Today you arrive at your trading desk with high hopes to repeat the same scenario.

You are looking to repeat the same “excellent” entry and exit points you observed so well yesterday.

Today the market has a different feel about it though. What worked yesterday is soon proving to be not so reliable today. Your confidence is somewhat shaken by the end of the trading day as you finish up giving much of yesterday’s easy profits away.

Now your mind goes into that only too well known and extremely well rehearsed automatic self flagellation scenario. You know what that is and I am deliberately not going to repeat these phrases every trader knows too well.

Let’s instead examine why you are at this point yet again.

After all you know you can trade, you have experience and this kind of day really shouldn’t happen to you.

The reason is to do with the way your memory recalls things.

Your memory does not accurately record events, it only recalls the outcome of an event and bases the feeling tone of the entire experience on the outcome. This leads your mind to have a skewed experience of what happened yesterday, often either leading to over confidence, or lack of confidence.

Your automatic filter system filters out much of the information that is relevant to accurately assessing what happened in the past.

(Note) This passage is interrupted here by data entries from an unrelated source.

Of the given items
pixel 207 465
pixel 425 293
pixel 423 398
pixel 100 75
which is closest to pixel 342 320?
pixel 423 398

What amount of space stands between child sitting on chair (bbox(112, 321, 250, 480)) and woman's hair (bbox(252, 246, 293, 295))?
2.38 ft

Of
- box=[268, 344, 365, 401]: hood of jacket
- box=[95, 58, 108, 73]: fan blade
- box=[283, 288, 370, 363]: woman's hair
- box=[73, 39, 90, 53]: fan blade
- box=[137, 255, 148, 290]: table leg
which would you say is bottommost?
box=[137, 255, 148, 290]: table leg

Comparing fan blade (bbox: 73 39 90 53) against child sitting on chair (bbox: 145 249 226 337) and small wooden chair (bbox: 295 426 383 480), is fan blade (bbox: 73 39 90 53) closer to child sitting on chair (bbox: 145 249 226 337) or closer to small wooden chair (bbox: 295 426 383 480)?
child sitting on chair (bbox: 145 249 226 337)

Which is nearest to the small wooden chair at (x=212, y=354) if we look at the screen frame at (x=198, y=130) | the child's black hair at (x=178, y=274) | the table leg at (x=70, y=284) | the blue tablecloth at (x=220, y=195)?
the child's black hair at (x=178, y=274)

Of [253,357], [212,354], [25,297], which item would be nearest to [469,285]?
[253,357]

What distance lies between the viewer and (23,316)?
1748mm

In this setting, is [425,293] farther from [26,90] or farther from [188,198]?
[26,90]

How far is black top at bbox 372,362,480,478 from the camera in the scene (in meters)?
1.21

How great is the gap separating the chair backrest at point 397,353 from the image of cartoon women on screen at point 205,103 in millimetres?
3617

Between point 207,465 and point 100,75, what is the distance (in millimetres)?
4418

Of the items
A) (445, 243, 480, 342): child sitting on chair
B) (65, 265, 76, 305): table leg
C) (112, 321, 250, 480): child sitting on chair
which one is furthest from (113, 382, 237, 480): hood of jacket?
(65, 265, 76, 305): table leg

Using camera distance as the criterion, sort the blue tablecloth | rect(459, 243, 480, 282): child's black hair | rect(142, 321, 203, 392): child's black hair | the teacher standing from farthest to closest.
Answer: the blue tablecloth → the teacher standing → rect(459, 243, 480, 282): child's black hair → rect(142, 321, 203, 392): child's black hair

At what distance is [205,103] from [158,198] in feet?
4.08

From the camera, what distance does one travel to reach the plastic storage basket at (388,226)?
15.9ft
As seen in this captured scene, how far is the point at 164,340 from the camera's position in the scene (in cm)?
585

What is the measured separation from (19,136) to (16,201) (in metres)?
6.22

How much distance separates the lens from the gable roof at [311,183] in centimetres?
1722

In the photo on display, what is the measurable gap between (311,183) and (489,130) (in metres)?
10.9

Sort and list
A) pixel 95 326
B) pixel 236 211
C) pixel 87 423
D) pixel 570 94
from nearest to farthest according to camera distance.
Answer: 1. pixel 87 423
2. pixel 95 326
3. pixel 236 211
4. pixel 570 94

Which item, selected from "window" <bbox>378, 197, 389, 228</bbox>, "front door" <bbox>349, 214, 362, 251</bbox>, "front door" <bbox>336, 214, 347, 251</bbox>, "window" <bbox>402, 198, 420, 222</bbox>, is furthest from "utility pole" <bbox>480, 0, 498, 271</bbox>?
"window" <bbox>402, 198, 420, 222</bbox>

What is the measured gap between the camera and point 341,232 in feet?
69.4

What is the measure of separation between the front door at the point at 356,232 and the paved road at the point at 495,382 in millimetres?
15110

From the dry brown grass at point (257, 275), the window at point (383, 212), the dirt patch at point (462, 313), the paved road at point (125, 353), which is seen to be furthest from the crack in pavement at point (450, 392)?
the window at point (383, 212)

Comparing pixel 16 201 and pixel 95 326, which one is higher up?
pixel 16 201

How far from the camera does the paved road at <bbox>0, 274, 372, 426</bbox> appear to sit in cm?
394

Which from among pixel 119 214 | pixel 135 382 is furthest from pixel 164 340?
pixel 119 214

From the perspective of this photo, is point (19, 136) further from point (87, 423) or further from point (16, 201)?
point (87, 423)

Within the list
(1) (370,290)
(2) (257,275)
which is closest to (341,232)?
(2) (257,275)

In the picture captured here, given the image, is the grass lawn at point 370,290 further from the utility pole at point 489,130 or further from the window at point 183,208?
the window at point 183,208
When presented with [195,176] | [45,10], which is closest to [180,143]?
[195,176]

With training you can alleviate the issue. Becoming self aware and increasing your conscious awareness will pay of handsomely. The more aware you are the greater will be your ability to make consistent trades.

It is not necessarily all about experience. It is about bringing hidden behaviour patterns which may sabotage your trading success to the surface, so that you can react earlier and change course before frustration and anger set in which can wreak havoc with your trading balance.

This insight can be the making of you as a trader and as a person.